» DOCUMENT TEXT:
§

Typhoon Phanfone making landfall

===Eastern Samar===
Because of the upcoming Christmas celebrations, 16,000 passengers who had holiday plans in their respective provinces with their families, were stranded in port for their safety due to the threat of the typhoon. Upon making landfall near Salcedo in Eastern Samar around 4:45 PM, it was reported that the typhoon was causing major flooding and mudslides in the region. As the storm quickly and unexpectedly intensified, over 58,000 people were evacuated in advance of the typhoon. Five fishermen were reported missing and a 70-year-old man died after his house was swept away and as a result, he drowned. Around 2,351 people have been affected by the typhoon and 1,654 were taking refuge in evacuation centers. The World Food Programme issued advisories and infographics plotting the projected path of Phanfone, as well as evacuation and relief centers. As of December 27, 2019, there are at least 28 confirmed fatalities according to the Philippines Disaster Agency, including a 13-year-old boy who was electrocuted.

§

» REQUIRED ACTIONS:
a - Using the typhoon account, decide whether each statement agrees with it, and answer yes or no for each with the deciding words quoted from the account: (i) The typhoon made landfall near Salcedo in Eastern Samar around 4:45 PM. (ii) More than 58,000 people were evacuated before the typhoon arrived. (iii) Ten fishermen were reported missing.
b - In the records, reproduce verbatim every line from the one containing "Between the point" through the final line of the records, inclusive.
The records that follow are unrelated to the typhoon account.

§

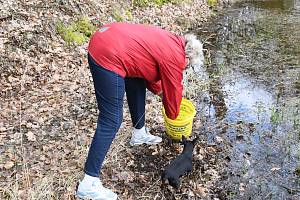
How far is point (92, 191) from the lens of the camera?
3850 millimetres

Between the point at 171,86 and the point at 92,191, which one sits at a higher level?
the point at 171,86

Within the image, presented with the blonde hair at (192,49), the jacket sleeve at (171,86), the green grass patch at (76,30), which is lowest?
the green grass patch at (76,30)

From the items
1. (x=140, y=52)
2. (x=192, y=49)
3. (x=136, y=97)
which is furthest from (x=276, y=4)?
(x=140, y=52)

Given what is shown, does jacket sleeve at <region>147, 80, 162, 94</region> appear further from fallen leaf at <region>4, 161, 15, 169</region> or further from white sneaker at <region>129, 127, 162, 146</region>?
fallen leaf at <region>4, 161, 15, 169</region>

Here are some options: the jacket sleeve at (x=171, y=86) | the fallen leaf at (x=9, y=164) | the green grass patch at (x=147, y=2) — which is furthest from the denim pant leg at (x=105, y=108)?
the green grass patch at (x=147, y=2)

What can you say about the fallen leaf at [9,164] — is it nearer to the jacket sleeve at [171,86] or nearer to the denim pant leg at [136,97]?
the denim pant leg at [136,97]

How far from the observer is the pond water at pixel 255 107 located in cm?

§

» SOLUTIONS TO EACH TASK:
a -
(i) Yes: "Upon making landfall near Salcedo in Eastern Samar around 4:45 PM"
(ii) Yes: "over 58,000 people were evacuated in advance of the typhoon"
(iii) No: "Five fishermen were reported missing"

b -
Between the point at 171,86 and the point at 92,191, which one sits at a higher level?
the point at 171,86

Within the image, presented with the blonde hair at (192,49), the jacket sleeve at (171,86), the green grass patch at (76,30), which is lowest?
the green grass patch at (76,30)

From the items
1. (x=140, y=52)
2. (x=192, y=49)
3. (x=136, y=97)
which is furthest from (x=276, y=4)?
(x=140, y=52)

Given what is shown, does jacket sleeve at <region>147, 80, 162, 94</region> appear further from fallen leaf at <region>4, 161, 15, 169</region> or further from white sneaker at <region>129, 127, 162, 146</region>?
fallen leaf at <region>4, 161, 15, 169</region>

Here are some options: the jacket sleeve at (x=171, y=86) | the fallen leaf at (x=9, y=164) | the green grass patch at (x=147, y=2) — which is furthest from the denim pant leg at (x=105, y=108)?
the green grass patch at (x=147, y=2)

What can you say about the fallen leaf at [9,164] — is it nearer to the jacket sleeve at [171,86] or nearer to the denim pant leg at [136,97]?
the denim pant leg at [136,97]

How far from the observer is the pond water at pixel 255 107 located in cm?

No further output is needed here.